Event:
On April 1, 2022, the U.S. non farm data released that 431000 new non farm jobs were added, with an expected 490000. The previous value was 678000, revised to 750000.
The number of new non farm workers in the United States in March was slightly lower than expected, but still maintained a high growth rate of more than 400000.
In March, 431000 non-agricultural workers were added, less than 490000 in the market period, the smallest increase since November last year. However, the number of new non-agricultural workers in March still maintained a high growth rate, which was the 11th consecutive month since May 2021. The number of non-agricultural workers in the United States increased by more than 400000, the longest continuous increase in employment since 1939. Meanwhile, the number of new non-agricultural employment in January and February was revised up, and the number of new non-agricultural employment in February was revised up from the initial value of 678000 to 750000. After the correction, the number of new jobs in January and February this year was 95000 higher than before.
The unemployment rate continued to decline, the labor participation rate maintained an upward trend, and the employment willingness continued to rise.

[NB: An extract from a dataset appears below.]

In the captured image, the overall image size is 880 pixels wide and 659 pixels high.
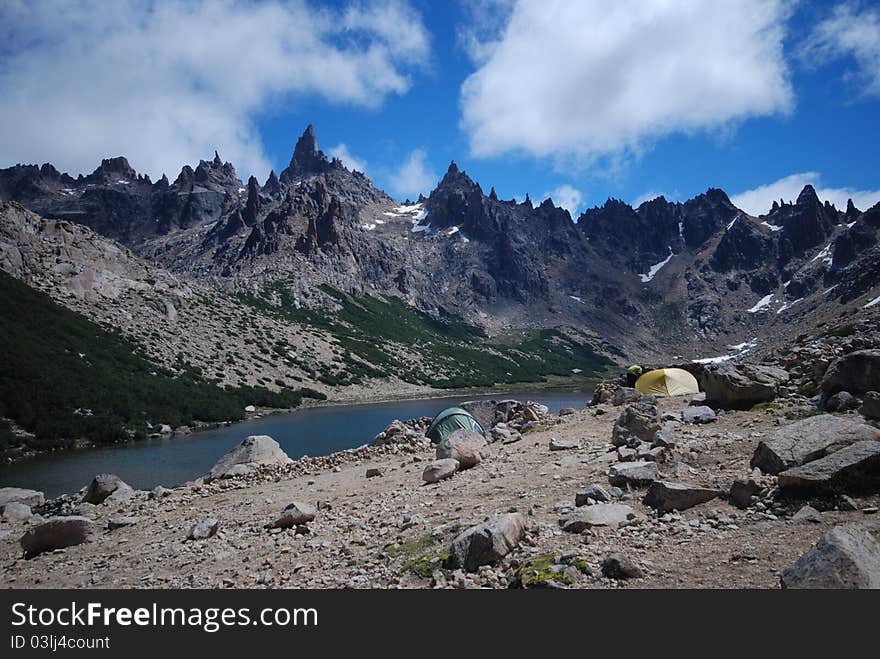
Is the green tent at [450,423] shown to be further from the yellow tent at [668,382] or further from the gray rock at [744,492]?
the gray rock at [744,492]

The unemployment rate fell to 3.6% in March, exceeding the expected 3.7% from the previous value of 3.8%. The unemployment rate continued to improve, hitting a new low since February 2020. The labor participation rate increased to 62.4%, compared with the previous value of 62.3%. The labor participation rate continued to rise, up 0.1 percentage points from the previous month; Compared with that before the outbreak in February 2020, the difference is only about 1 percentage point. It shows that the US labor market has fully recovered, the performance is relatively strong, and the employment recovery is on track. Continued high inflation, reduced household savings and steady wage growth may be the main factors to attract more American jobs.
Leisure and hotel industry, professional and business services, retail trade and manufacturing were the main sources of new non-agricultural employment in March.
The data showed that employment in leisure and hotel industry, professional and business services, retail trade and manufacturing continued to grow significantly, which was the main source of new non-agricultural employment in March. Among them, 112000 people were added in the leisure and hotel industry and 102000 in the professional and commercial service industry. In addition, other industries, including social assistance, construction and financial activities, also showed employment increases of varying magnitudes. With the cancellation of epidemic prevention measures in various states and the decline of residents' concerns about covid-19 epidemic, the impact of covid-19 epidemic on commercial activities continues to weaken, and more workers return to the labor market.
The year-on-year growth of average hourly salary was slightly higher than expected, and the strong salary growth continued to attract people to enter the labor market.
In March, the average hourly wage increased by 5.6% year-on-year, compared with the previous value of 5.1%. The wage growth was slightly higher than the expected 5.5%, and the growth momentum was still strong. At present, the labor market is in short supply and the inflation situation is severe, resulting in upward pressure on wages. In terms of working hours, the average working hours per week in March was 34.6 hours, compared with the previous value of 34.7 hours, with a slight decrease. The current tense situation in the job market also makes the company attract labor by adjusting working hours and increasing welfare expenditure, so as to enhance residents' employment intention.
The non-agricultural data provided support for the interest rate increase of 50bp at the FOMC meeting in May; The yield curve of 2-year and 10-year Treasury bonds is inverted again.
In recent weeks, the Federal Reserve's vote Committee has collectively turned the hawk. Many Federal Reserve officials, including Powell, have expressed their support for a more active monetary policy to curb the current excessive inflation. A good job market is the main reason why the United States can cope with the interest rate increase. The non farm data in March showed that the performance of the U.S. labor market remained strong and gradually recovered to the pre epidemic employment level, which provides a more sufficient reason for the United States to raise interest rates by 50bp at the FOMC meeting in May. In addition, with the release of non-agricultural data, the market expectation of raising interest rates increased, and the yield curve of 2-year and 10-year Treasury bonds hung upside down again.
Risk tips:
The spread of the epidemic in the United States;
Geopolitical crisis continues to ferment;
The Fed tightened monetary policy more than expected.